-- BEGIN Text block --

Corbyn’s worst policy? Reviving the shellsuit!
SIR CLIFF favoured geometric multi-colours. Tony Bennett still wears his with gold jewellery. fidel Castro has worn nothing else since 2006. And David Icke chose a lurid turquoise number in which to announce, on Wogan in 1991, that he was the son of God.
It’s safe to say that shellsuits have never, ever, been cool — at least not for very long. Even during the Eighties, when you couldn’t see for highly flammable polyester and Elton John, rod Stewart, Paul Gascoigne and half the cast of Brookside wore them day and night.
They were ridiculed by Ali G, dismissed as ‘chav leisure wear’ and were the world’s greatest fashion disaster of all time — narrowly beating the mullet haircut for breath-taking awfulness.
So when Jeremy Corbyn stepped out boldly — not just once, but several times over the past month — in an extraordinary grey (or should we call it pewter?) Wilson shellsuit, complete with nylon sheen, enough baggy material to clothe a small constituency and cherry red go- faster flashes to match his smart red raleigh push bike, he caused quite a stir.

-- END Text block --
-- BEGIN Provided entries --

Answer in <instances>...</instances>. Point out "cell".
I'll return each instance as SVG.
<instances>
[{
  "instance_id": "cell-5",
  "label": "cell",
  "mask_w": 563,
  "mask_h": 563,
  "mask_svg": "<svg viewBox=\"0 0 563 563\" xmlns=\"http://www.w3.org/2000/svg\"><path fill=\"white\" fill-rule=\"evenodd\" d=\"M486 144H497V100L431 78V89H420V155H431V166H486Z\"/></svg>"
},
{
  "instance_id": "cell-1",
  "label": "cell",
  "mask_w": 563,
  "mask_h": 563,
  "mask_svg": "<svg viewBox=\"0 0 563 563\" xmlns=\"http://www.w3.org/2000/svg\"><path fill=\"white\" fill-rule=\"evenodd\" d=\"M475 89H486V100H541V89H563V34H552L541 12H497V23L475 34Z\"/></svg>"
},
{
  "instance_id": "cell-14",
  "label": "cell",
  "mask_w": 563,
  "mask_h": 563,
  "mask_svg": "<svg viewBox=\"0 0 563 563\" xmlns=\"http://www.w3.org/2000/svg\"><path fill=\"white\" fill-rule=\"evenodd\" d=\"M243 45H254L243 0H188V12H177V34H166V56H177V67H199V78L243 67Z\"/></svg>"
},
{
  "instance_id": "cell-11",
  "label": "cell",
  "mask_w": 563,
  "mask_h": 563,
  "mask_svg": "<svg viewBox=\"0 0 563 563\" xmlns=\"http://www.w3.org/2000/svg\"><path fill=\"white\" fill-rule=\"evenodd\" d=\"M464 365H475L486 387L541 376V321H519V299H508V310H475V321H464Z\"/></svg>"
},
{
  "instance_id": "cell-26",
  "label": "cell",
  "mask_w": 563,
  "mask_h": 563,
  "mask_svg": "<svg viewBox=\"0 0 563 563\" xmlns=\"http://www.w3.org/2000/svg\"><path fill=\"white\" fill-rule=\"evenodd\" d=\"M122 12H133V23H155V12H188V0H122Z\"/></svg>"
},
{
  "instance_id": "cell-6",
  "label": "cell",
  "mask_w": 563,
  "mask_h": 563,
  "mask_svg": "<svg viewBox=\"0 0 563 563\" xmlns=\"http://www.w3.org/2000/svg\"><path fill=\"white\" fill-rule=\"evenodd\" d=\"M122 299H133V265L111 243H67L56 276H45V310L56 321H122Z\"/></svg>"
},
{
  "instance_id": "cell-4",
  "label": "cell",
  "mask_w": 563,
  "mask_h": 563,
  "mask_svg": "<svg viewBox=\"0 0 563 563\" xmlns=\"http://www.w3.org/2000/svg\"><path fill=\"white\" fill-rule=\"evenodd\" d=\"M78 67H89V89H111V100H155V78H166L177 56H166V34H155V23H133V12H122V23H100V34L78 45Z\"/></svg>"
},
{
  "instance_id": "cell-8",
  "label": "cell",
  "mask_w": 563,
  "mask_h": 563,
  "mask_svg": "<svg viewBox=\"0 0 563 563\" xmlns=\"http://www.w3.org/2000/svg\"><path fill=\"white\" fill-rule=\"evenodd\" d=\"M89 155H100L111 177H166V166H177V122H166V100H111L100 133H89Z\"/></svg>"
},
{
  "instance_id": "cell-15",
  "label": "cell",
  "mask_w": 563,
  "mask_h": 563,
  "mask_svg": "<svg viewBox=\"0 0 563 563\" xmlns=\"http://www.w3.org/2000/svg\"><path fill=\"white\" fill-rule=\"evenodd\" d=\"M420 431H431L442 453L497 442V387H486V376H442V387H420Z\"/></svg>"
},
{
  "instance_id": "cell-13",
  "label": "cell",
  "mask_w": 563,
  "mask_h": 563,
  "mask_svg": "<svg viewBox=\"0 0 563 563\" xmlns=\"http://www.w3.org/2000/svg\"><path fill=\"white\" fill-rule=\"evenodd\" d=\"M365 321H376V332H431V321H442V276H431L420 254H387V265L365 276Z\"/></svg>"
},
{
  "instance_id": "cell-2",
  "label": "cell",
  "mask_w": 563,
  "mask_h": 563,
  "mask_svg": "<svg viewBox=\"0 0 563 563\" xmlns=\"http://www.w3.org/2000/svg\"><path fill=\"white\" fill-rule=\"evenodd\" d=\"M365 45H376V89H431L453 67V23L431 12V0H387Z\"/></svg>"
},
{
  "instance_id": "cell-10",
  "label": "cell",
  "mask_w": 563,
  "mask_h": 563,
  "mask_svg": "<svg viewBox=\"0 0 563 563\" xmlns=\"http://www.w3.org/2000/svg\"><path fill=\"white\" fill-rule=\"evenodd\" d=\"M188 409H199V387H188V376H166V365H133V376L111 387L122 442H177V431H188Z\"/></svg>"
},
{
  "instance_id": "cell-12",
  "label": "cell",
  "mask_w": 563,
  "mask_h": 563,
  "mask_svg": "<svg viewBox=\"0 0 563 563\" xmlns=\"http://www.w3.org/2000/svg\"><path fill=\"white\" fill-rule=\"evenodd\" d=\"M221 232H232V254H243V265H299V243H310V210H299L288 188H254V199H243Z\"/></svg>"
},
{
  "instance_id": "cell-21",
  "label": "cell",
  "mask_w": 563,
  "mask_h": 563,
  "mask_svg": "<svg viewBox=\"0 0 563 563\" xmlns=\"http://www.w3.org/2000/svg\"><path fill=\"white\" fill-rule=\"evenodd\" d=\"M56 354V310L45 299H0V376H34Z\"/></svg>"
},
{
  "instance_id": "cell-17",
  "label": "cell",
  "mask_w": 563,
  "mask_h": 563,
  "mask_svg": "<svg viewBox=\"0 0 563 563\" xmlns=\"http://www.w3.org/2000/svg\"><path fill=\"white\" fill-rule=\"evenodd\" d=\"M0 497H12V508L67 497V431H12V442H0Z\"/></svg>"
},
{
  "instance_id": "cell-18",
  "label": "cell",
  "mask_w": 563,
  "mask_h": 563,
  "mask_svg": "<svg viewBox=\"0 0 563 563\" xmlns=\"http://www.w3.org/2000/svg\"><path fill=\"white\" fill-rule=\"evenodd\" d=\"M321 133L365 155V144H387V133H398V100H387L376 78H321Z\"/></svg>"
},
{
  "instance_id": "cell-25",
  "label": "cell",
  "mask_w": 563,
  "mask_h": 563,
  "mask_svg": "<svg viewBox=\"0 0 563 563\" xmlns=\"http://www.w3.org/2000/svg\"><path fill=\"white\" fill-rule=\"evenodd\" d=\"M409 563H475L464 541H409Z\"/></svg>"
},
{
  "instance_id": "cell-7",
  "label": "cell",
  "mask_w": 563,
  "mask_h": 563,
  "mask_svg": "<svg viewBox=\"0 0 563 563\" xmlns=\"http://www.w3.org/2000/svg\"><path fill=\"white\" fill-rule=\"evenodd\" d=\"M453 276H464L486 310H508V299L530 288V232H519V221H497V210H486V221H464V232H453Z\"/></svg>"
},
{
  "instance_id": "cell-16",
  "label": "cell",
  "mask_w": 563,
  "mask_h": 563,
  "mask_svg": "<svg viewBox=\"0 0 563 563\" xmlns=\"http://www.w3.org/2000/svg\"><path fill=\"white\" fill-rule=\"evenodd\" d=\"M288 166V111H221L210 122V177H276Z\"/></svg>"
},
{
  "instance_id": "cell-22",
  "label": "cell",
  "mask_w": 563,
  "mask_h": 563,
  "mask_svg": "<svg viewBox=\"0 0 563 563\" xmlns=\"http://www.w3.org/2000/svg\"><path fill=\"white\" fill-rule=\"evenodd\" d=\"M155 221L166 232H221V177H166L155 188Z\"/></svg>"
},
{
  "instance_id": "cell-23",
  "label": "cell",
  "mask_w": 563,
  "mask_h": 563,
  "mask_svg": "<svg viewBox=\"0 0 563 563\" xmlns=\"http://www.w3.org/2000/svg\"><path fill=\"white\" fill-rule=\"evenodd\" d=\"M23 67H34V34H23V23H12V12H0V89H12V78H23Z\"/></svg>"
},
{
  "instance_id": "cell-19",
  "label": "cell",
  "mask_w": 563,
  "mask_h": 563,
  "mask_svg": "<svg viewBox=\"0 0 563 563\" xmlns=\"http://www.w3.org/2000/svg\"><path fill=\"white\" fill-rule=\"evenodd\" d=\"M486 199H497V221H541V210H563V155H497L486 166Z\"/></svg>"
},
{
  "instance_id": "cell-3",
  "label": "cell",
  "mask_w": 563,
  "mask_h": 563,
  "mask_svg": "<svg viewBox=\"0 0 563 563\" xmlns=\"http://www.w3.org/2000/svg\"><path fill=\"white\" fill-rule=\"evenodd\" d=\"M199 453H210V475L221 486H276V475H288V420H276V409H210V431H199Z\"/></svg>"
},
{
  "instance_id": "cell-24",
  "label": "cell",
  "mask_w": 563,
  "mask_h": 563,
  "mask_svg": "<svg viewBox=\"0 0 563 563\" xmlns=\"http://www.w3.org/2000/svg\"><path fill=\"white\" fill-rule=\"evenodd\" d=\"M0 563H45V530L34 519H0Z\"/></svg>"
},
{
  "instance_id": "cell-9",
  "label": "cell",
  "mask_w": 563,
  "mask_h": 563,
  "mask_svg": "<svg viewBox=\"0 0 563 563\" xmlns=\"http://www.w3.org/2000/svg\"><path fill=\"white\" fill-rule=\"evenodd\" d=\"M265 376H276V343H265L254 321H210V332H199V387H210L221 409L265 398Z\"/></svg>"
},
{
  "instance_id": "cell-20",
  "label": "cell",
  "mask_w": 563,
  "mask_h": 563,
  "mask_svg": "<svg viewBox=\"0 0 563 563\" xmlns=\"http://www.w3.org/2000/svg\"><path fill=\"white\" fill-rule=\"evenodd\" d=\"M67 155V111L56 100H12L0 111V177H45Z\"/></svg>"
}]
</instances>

-- END Provided entries --

Stated task A:
Extract every line of the entries that contains the string "instances", matching case exactly.
Stated task B:
Carry on the article about Jeremy Corbyn's shellsuit from the point where it stops.

Written response A:
Answer in <instances>...</instances>. Point out "cell".
<instances>
</instances>

Written response B:
Perhaps he’d seen the portentous announcement on the website Vogue.com in September: ‘The tracksuit is back!’
Either way, the Twittersphere went mad. The internet was swamped with pictures of Corbyn’s ‘vintage’ Wilson, a renowned fashion brand most associated with tennis. Everyone wanted to know where he’d got it. How long he’d had it. Was he wearing it for a dare? Was his sartorial style slipping under the strain of all that nasty Syria business?
More worrying, some commentators mistook Jezza’s shiny two- piece for ‘ just a tracksuit’. Heaven forbid.
A tracksuit is something you might actually find an athlete in, and is occasionally even made of natural fibres.
Whereas a shellsuit is traditionally made of a really nasty mix of cellulose triacetate and polyester, possibly in a Chinese sweat shop — not something Jezza should approve of — and usually sports a garish geometric design of some sort. It’s also shiny on the outside and uncomfortably electric- shocky on the inside against your skin.
On the upside, shellsuits are wonderfully practical — all those zip pockets, plus a nice elasticated waist and cuffs to allow for that third Cornish Pasty. Not forgetting, machine washable, dripdry, no-iron, and shower-proof.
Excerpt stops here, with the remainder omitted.